James M. Dahle, MD, when not out skiing, mountain biking, or rock climbing with his wife and three children, practices emergency medicine in suburban Utah. As a medical resident, he grew tired of being ripped off by unscrupulous financial professionals including mutual fund salesmen, insurance agents, realtors, mortgage lenders, and stock brokers and began educating himself on the ins and outs of personal finance and investing. In 2011, he started The White Coat Investor, now the most widely read, physician-specific personal finance and investing blog in the world, with nearly 200,000 page views per month. His writing helps doctors avoid the mistakes he made and get a "fair shake" on Wall Street.

Dr. Dahle is a featured columnist for ACEP Now and Physician's Monthly Digest. His work has also been featured in Medical Economics, Practice Link Magazine, Ophthalmology Business, American Academy of Dermatology Young Physician Focus, and The ACEP Young Physicians Section Newsletter. He also participated in writing The Bogleheads Guide to Retirement Planning.

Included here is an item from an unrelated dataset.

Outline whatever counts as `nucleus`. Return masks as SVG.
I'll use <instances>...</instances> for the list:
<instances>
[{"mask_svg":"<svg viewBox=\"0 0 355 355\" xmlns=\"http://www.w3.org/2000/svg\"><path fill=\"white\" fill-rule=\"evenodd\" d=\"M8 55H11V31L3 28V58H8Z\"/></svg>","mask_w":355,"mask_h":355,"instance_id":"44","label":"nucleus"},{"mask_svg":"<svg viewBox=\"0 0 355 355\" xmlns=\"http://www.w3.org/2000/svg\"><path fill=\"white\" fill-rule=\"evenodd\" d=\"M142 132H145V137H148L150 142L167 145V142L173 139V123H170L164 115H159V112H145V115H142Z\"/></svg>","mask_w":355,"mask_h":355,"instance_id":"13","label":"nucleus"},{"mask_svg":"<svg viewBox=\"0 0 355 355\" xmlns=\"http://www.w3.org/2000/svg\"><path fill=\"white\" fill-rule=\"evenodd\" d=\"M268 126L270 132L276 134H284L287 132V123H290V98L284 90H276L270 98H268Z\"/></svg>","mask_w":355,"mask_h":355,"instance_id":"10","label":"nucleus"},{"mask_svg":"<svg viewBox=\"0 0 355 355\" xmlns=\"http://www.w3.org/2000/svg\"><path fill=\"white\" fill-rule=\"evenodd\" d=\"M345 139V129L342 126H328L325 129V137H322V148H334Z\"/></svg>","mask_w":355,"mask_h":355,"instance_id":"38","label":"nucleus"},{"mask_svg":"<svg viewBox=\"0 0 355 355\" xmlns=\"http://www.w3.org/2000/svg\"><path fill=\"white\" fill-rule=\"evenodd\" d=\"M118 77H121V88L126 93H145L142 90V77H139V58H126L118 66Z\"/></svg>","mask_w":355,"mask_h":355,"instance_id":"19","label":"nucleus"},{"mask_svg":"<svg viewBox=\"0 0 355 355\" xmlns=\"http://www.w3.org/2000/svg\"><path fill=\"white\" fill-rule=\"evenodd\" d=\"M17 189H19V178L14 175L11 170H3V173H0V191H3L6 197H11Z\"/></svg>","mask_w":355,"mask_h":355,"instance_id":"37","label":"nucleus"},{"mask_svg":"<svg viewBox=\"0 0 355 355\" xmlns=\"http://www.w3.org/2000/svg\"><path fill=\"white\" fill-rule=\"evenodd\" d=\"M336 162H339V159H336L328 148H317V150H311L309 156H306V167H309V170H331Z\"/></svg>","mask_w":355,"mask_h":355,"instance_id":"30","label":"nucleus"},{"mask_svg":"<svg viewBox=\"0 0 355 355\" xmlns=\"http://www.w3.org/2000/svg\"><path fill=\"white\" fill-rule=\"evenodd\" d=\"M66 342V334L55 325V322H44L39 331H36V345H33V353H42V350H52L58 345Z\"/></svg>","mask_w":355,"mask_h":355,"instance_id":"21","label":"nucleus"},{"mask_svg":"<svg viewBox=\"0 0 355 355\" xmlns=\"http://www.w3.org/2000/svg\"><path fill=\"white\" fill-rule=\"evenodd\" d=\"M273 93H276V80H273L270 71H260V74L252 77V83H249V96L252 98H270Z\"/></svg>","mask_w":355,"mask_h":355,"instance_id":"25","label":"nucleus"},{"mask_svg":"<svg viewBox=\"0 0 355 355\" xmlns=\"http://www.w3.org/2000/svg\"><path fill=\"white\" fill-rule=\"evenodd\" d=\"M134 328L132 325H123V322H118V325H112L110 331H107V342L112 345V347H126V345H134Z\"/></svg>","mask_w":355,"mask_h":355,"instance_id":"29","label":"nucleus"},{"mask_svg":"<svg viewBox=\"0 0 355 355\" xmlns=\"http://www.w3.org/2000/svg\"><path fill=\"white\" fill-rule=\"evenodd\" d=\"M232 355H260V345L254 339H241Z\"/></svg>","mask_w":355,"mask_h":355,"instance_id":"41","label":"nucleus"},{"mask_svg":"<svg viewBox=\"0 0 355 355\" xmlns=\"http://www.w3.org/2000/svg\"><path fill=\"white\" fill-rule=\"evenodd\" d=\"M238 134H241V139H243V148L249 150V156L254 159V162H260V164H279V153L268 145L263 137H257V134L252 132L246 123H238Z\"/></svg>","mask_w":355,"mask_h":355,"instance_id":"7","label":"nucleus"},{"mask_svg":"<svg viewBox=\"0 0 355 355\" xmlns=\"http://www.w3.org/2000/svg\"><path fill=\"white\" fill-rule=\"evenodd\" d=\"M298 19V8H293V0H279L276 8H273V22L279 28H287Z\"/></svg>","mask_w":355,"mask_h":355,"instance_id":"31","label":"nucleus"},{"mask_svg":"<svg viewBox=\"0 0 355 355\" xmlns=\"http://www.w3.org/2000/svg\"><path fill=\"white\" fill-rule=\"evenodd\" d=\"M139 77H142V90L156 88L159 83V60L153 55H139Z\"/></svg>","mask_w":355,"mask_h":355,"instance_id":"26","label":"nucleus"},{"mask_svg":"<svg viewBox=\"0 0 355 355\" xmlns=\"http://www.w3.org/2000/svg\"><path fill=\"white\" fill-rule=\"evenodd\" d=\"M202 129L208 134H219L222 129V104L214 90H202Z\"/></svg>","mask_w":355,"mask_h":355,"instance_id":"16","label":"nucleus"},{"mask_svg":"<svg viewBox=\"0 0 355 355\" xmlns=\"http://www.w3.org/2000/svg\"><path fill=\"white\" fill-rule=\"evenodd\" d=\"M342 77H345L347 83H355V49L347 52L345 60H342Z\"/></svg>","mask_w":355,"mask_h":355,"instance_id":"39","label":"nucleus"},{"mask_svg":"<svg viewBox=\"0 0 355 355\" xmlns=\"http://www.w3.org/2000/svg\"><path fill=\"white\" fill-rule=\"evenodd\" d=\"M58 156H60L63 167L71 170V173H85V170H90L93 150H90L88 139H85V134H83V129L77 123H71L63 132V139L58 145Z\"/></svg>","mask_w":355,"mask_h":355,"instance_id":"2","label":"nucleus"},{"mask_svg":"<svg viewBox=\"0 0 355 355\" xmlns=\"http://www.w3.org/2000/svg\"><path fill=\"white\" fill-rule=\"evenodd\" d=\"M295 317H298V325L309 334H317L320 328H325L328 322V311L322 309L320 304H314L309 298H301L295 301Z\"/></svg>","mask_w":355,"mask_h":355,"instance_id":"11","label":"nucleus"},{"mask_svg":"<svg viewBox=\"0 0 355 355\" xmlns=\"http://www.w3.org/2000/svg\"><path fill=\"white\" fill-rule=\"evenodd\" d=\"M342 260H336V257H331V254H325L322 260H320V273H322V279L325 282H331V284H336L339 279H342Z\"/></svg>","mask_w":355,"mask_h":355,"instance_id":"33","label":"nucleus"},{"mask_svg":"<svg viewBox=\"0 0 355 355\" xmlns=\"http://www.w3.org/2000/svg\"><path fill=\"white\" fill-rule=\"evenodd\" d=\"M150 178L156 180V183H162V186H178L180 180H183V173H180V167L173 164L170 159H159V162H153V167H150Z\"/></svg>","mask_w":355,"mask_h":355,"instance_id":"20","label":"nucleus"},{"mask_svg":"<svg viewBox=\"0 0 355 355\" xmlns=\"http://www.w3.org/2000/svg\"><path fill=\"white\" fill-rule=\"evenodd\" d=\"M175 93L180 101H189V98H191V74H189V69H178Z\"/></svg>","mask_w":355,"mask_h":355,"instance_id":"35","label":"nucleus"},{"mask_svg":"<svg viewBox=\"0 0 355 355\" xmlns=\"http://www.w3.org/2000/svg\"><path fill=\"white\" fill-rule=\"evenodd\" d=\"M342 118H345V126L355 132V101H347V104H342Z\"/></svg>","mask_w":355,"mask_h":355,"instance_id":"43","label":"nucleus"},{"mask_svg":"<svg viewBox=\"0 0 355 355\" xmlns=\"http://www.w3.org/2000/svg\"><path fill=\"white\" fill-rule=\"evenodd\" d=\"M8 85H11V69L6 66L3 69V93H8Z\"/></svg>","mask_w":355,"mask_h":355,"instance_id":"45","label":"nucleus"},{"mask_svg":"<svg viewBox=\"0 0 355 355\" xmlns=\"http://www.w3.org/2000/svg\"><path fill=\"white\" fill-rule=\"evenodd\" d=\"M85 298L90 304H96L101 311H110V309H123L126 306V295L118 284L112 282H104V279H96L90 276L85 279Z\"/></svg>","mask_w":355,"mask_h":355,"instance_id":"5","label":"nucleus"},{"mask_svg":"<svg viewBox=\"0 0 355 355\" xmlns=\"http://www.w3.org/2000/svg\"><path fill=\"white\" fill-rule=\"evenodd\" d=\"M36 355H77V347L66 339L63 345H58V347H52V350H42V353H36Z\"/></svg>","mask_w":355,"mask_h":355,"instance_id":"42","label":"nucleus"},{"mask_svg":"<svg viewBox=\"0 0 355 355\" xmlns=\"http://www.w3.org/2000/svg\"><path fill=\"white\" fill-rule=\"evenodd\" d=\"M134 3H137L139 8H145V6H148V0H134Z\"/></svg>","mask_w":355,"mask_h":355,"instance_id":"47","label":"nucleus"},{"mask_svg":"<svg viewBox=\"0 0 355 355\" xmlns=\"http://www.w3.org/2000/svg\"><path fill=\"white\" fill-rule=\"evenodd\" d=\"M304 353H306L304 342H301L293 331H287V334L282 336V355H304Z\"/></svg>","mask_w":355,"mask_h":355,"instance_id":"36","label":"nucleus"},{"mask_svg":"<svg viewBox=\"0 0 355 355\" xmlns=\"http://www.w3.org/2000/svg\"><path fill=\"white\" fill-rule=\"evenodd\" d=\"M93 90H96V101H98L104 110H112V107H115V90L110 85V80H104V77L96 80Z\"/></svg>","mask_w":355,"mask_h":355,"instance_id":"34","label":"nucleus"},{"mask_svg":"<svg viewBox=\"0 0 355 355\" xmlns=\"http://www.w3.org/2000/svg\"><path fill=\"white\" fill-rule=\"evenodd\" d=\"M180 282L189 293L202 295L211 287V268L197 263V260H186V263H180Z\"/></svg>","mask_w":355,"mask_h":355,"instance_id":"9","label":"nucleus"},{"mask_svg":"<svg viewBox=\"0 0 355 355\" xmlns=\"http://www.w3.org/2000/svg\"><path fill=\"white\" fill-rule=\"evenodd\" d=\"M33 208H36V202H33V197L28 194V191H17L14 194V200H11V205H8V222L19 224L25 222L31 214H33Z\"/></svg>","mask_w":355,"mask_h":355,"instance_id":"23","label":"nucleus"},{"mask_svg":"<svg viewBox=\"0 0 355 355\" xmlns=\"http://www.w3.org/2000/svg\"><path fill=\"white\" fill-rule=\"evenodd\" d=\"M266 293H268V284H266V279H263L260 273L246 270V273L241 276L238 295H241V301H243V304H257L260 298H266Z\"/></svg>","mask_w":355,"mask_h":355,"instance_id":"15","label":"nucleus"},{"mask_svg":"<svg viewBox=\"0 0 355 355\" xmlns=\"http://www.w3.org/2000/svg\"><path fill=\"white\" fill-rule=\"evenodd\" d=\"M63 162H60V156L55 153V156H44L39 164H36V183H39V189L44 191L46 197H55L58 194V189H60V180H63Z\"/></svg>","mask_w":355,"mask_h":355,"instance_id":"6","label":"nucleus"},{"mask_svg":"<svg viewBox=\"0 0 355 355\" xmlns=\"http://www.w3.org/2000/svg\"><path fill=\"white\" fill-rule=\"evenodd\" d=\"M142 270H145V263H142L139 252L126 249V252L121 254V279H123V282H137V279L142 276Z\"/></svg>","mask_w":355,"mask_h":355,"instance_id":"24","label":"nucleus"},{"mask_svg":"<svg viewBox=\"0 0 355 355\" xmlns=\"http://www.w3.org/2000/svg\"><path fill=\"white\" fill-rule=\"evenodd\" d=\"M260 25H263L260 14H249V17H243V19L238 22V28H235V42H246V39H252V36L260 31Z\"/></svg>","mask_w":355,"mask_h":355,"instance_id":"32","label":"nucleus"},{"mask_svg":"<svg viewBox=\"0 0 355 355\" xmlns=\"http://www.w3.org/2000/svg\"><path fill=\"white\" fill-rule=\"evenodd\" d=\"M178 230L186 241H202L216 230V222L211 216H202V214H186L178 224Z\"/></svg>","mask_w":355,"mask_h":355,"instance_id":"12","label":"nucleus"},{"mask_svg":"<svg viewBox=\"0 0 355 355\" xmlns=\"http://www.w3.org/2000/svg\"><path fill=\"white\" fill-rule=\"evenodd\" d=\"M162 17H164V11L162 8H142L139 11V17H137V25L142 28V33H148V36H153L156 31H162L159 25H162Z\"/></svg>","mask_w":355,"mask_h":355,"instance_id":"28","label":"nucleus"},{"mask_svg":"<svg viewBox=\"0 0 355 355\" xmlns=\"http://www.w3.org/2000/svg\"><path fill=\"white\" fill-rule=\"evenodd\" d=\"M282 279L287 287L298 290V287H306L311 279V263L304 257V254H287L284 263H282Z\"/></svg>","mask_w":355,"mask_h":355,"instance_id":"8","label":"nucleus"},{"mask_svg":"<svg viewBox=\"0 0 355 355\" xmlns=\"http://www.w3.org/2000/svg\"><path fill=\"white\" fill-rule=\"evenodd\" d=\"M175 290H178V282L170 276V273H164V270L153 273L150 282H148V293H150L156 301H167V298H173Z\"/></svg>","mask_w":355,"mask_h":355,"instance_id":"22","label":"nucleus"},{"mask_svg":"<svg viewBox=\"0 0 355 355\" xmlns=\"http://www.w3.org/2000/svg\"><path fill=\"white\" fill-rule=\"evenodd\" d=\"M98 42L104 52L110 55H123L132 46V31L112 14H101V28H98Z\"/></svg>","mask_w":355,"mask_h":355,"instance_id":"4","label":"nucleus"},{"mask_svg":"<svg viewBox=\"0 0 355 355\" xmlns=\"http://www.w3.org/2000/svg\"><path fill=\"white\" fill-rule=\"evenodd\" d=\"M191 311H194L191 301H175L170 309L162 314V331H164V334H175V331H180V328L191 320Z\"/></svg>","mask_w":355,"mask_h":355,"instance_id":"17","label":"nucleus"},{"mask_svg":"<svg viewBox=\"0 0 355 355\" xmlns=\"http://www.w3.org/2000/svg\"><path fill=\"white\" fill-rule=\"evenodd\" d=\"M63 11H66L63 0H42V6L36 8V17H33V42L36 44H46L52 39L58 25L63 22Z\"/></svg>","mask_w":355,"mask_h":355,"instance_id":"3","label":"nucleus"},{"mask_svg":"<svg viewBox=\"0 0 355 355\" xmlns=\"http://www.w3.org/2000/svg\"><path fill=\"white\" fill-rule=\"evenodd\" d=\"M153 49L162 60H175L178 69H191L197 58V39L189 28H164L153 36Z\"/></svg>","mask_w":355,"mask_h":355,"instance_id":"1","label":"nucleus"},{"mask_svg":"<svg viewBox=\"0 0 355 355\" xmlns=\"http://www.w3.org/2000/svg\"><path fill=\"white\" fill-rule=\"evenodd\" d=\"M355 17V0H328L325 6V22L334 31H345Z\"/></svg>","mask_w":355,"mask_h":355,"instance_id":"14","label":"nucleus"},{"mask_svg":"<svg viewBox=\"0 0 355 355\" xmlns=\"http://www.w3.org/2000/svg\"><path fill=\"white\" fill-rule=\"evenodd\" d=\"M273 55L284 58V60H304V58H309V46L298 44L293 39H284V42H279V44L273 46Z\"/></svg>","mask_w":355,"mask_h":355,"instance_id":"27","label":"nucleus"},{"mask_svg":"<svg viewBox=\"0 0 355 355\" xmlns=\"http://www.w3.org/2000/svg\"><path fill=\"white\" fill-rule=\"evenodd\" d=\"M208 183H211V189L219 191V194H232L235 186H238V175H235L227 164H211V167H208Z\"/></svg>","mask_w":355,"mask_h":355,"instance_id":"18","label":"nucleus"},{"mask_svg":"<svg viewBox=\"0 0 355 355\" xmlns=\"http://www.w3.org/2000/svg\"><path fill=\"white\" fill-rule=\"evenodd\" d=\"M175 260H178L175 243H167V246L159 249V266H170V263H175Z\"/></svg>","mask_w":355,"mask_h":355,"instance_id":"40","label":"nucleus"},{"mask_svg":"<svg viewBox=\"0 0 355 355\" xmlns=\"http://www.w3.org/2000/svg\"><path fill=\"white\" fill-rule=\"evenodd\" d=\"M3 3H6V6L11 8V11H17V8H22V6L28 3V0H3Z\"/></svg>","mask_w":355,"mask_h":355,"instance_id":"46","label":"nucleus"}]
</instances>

Dr. Dahle has found the light at the end of the long, dark tunnel of medical training. Despite ever-increasing medical student debt burdens, decreasing reimbursements, and increasing regulatory hassle, he became a millionaire at age 38, just ten years after graduating from medical school. He achieved this success not with burnout-inducing levels of hard work nor long periods of financial deprivation, but rather with solid financial decision-making and a prudent financial approach to the first few years out of residency.

Now he shares his wisdom with medical students, residents, physicians, dentists and similar high income professionals so they can free themselves from debt, quit worrying about money, build wealth, live "the good life," and get back to practicing medicine on their own terms. The principles he espouses are neither complicated nor risky, but the process of becoming wealthy as a physician is by no means automatic.